Task:
Starting at the line that contains "What amount of", print every remaining line of the entries, unchanged, and output nothing more.

Spatial reasoning question data:
------------------------------

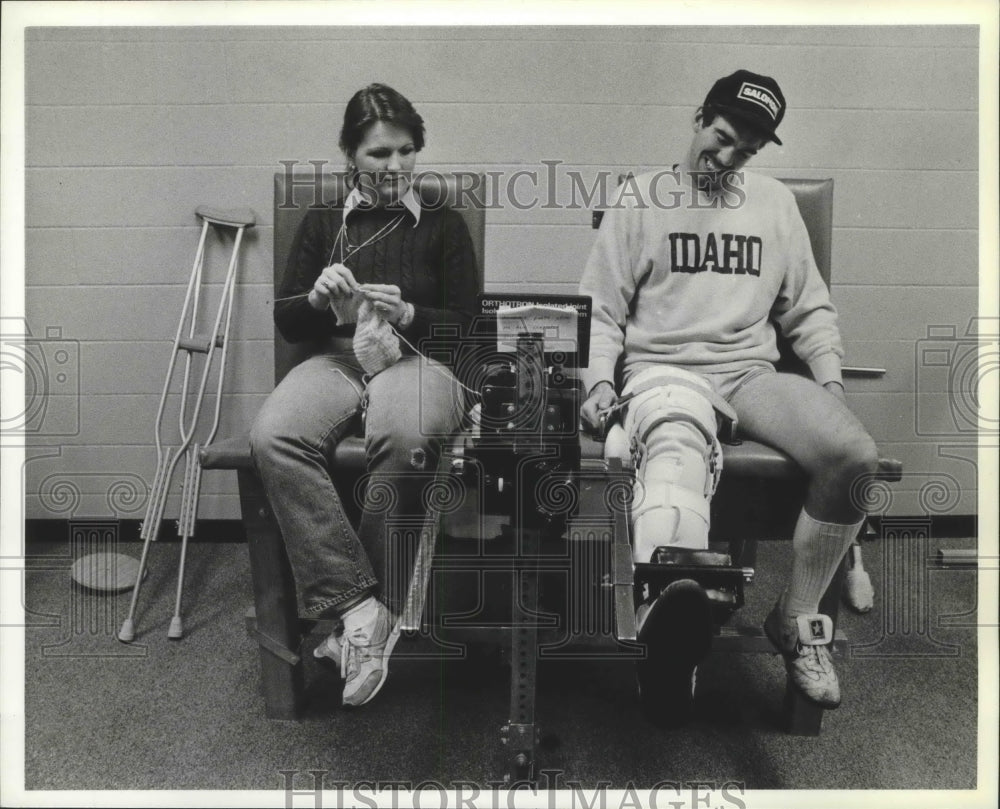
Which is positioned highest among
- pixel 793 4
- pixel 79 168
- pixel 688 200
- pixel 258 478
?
pixel 793 4

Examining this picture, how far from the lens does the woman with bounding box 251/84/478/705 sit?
1272mm

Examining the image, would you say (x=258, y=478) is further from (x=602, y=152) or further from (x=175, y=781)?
(x=602, y=152)

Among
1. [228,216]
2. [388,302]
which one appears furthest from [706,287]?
[228,216]

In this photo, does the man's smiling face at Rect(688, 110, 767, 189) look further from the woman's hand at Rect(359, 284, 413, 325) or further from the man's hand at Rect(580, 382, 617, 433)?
the woman's hand at Rect(359, 284, 413, 325)

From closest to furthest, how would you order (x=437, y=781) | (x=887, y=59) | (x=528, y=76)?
(x=437, y=781), (x=887, y=59), (x=528, y=76)

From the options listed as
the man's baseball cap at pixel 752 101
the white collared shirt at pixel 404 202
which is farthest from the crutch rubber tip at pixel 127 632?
the man's baseball cap at pixel 752 101

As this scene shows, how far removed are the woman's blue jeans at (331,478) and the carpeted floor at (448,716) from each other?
27cm

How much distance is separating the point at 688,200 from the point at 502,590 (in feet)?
2.96

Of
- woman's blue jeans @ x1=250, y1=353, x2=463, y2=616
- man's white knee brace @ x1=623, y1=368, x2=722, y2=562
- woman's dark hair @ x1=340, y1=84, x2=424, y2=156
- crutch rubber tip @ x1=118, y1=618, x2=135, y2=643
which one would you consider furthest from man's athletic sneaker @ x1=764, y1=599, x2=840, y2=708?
crutch rubber tip @ x1=118, y1=618, x2=135, y2=643

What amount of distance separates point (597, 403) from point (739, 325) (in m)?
0.34

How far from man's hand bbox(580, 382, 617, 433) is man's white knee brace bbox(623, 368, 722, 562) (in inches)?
3.2

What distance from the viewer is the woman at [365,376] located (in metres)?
1.27

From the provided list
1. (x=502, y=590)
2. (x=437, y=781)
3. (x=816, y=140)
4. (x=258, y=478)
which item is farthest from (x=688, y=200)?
(x=437, y=781)

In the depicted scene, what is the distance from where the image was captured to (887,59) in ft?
5.19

------------------------------

Solution for this task:
What amount of distance separates point (597, 403) from point (739, 325) (in m)?
0.34

How far from man's hand bbox(580, 382, 617, 433) is man's white knee brace bbox(623, 368, 722, 562) (in inches)?
3.2

What distance from the viewer is the woman at [365,376] located (in metres)?
1.27

From the provided list
1. (x=502, y=590)
2. (x=437, y=781)
3. (x=816, y=140)
4. (x=258, y=478)
which item is farthest from (x=688, y=200)?
(x=437, y=781)

In the depicted scene, what is the distance from where the image was captured to (887,59) in ft?
5.19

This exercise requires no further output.